OPDRACHTEN:
**1)** Tot welk bedrag heeft het college de terugvordering volgens de aangeleverde tekst teruggebracht?
**2)** Geef uit de lijst alleen de regels van het begin tot en met de regel met "4.49 metres" opnieuw. Wijzig daarin "door handle" in "door knob", verander verder niets en laat de afbeeldingen weg.

AANGELEVERDE TEKST:
1. De Raad verwijst naar zijn tussenuitspraak voor een uiteenzetting van de feiten waarvan hij uitgaat bij zijn oordeelsvorming. De Raad volstaat met het volgende.
2. Bij de tussenuitspraak heeft de Raad, kort samengevat en voor zover hier van belang, overwogen dat appellant en zijn echtgenote in de periode van 26 oktober 2009 tot en met
31 oktober 2011 (periode in geding) aan het college geen juiste opgave hebben gedaan van hun inkomsten uit en in verband met arbeid en dat het college in redelijkheid van de bevoegdheid gebruik heeft kunnen maken om de bijstand ingevolge de Wet werk en bijstand (WWB) over de betreffende maanden in te trekken of te herzien naar gelang de hoogte van de verzwegen inkomsten in die maanden. Het college heeft evenwel niet naar behoren gemotiveerd dat van appellant en echtgenote terecht een bedrag van € 11.761,56, later door het college teruggebracht tot een bedrag van € 10.281,92, aan ten onrechte gemaakte kosten van bijstand wordt teruggevorderd. De Raad heeft aanleiding gezien om met toepassing van de bestuurlijke lus het college op te dragen dit geconstateerde gebrek te herstellen.
3. Bij brief van 19 maart 2015 heeft het college onder verwijzing naar de bijgevoegde specificaties over de herberekening per maand, de gemaakte nadeelberekening, jaaroverzichten over 2009 tot en met 2011 en bruto herberekeningen over genoemde jaren gemotiveerd dat aan appellant en echtgenote over de periode in geding per saldo € 10.281,92 bruto teveel aan bijstand is verstrekt. Daarbij heeft het college een specifieke toelichting gegeven over het bedrag van de terugvordering over maart 2010 van € 452,67 en over de reden waarom over de maanden september 2010, november 2010, januari 2011 en mei 2011 te weinig bijstand aan appellant en echtgenote is verstrekt.

MATERIAAL BIJ OPDRACHT:
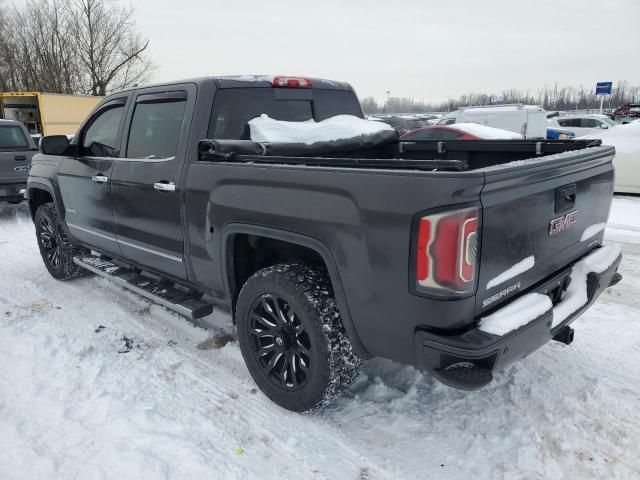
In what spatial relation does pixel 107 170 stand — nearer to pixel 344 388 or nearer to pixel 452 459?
pixel 344 388

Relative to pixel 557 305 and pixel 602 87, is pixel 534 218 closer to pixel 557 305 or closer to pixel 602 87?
pixel 557 305

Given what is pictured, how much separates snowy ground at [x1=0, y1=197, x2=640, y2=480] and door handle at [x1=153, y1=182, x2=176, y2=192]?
1217mm

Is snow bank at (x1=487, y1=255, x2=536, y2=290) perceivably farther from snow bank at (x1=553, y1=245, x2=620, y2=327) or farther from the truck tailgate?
snow bank at (x1=553, y1=245, x2=620, y2=327)

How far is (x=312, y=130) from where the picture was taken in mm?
3535

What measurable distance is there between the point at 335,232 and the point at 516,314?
3.04 ft

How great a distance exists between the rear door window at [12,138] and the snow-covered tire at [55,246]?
4.49 metres

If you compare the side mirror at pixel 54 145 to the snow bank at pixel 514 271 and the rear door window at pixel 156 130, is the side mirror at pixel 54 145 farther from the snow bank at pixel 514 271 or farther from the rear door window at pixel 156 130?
the snow bank at pixel 514 271

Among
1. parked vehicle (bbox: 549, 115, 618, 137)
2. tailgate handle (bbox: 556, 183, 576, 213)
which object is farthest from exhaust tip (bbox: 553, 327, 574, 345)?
parked vehicle (bbox: 549, 115, 618, 137)

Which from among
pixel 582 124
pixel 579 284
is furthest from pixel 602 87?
pixel 579 284

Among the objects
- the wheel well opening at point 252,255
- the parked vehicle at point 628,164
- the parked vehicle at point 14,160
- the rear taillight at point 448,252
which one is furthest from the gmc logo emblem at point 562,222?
the parked vehicle at point 14,160

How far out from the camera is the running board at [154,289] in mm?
3469

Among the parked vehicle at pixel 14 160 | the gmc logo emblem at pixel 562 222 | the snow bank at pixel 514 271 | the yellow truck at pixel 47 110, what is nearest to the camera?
the snow bank at pixel 514 271

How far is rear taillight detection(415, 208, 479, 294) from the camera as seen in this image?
2.00m

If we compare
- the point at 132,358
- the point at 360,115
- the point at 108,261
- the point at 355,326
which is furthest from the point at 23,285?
the point at 355,326
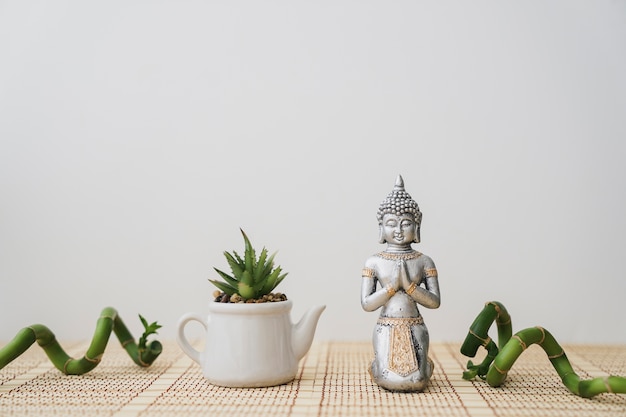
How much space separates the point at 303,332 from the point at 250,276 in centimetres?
13

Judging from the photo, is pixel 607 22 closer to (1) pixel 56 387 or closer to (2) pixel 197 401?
(2) pixel 197 401

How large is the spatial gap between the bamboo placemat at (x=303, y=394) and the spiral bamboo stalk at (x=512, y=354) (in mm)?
19

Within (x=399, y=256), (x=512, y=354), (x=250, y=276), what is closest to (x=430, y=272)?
(x=399, y=256)

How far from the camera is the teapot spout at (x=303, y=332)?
3.97 ft

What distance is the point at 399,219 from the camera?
1.16 m

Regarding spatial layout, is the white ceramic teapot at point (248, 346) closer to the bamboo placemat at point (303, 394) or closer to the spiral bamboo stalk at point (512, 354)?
the bamboo placemat at point (303, 394)

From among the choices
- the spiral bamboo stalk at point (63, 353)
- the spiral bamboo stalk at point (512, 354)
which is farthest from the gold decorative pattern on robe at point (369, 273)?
the spiral bamboo stalk at point (63, 353)

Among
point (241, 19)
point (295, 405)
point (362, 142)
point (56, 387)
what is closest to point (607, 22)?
point (362, 142)

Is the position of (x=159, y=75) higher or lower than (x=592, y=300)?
higher

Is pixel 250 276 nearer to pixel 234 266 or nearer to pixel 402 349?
pixel 234 266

UITWERKINGEN:
**1)** Tot € 10.281,92.

**2)**
In what spatial relation does pixel 107 170 stand — nearer to pixel 344 388 or nearer to pixel 452 459?
pixel 344 388

Relative to pixel 557 305 and pixel 602 87, is pixel 534 218 closer to pixel 557 305 or closer to pixel 602 87?
pixel 557 305

Given what is pictured, how much separates snowy ground at [x1=0, y1=197, x2=640, y2=480] and door knob at [x1=153, y1=182, x2=176, y2=192]?
1217mm

Is snow bank at (x1=487, y1=255, x2=536, y2=290) perceivably farther from snow bank at (x1=553, y1=245, x2=620, y2=327) or farther from the truck tailgate?
snow bank at (x1=553, y1=245, x2=620, y2=327)

How far is (x=312, y=130) from where the picture was taken in mm?
3535

What measurable distance is there between the point at 335,232 and the point at 516,314?
3.04 ft

How great a distance exists between the rear door window at [12,138] and the snow-covered tire at [55,246]?
4.49 metres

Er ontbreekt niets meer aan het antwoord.